For the longest time I had wanted to play D&D.
I dabbled into the hobby a bit when I was at university briefly once upon a time (maybe more on that at some point) and found that, given the right group of players, it could be a lot of fun.
But, university life left me, as did friendship groups who were interested in that sort of thing. That is until a year or so ago. A good friend of mine posted about wanting to try D&D out but not knowing how to start. I chimed in saying I'd be willing to try running a game and just like that I became a Dungeon Master (DM). The game was run online, is still going strong and brightens my night twice monthly (thank you Ally, you rock).
I got the bug for running games pretty quickly. While I still enjoy playing the game as a simple player there's something different about being the person creating the world. It's so satisfying seeing my friends get enjoyment out of an adventure or story I've been preparing for them for weeks and sometimes months.

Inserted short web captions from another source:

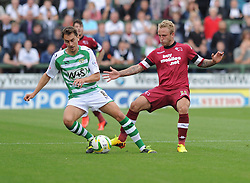 Yeovil Town's Edward Upson plays the ball past Derby County's Johnny Russell  - Photo mandatory by-line: Alex James/JMP - Tel: Mobile: 07966 386802 24/08/2013 - SPORT - FOOTBALL - Huish Park - Yeovil -  Yeovil Town V Derby County - Sky Bet Championship
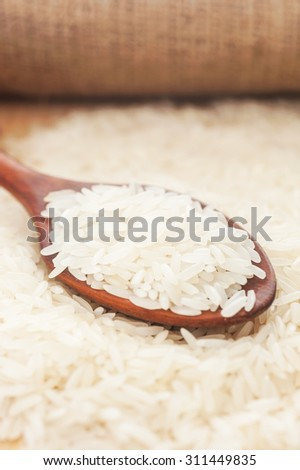 Rice, White rice in wooden spoon with hemp background, Selective focus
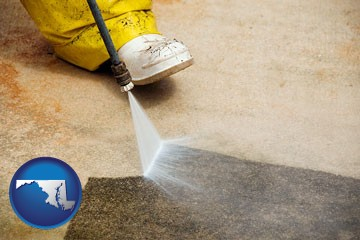 pressure washing a concrete surface - with Maryland icon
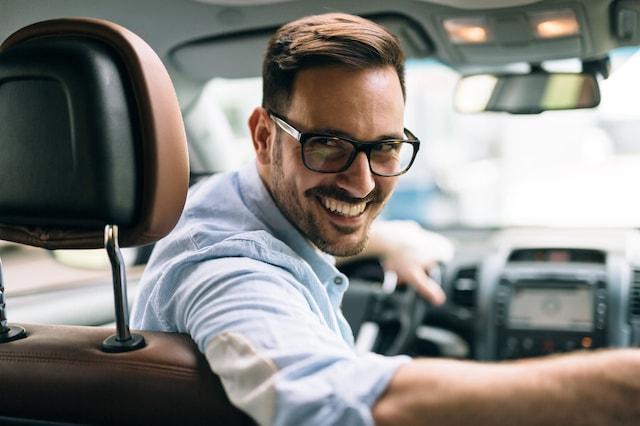 portrait-of-a-businessman-driving-car-FGBZRMU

After a while I started a second game, this time sat around a table with friends at Leeds Hackspace. This is when I started to get the urge to do a little more with visualising our combat encounters. Our basic setup was the same as many D&D groups, a basic battlemap that you can draw on using whiteboard markers and a series of tokens.
There is nothing wrong with this setup of course, it works perfectly well and we've been playing with it for the best part of the last year. But, being the nerd that I am and having a growing interest in 3d printing I decided to upgrade our offering using 3d printing.
There is a community of people on the internet from around the world making 3d printable terrain for gaming. Some for free and some at cost. Over a few posts here I'm planning on documenting the build of some of my future terrain sets. I will detail the files I use, where you can get them, what tools I use and my process. Hopefully it will help a few people to see just how easy it can be to make useful terrain.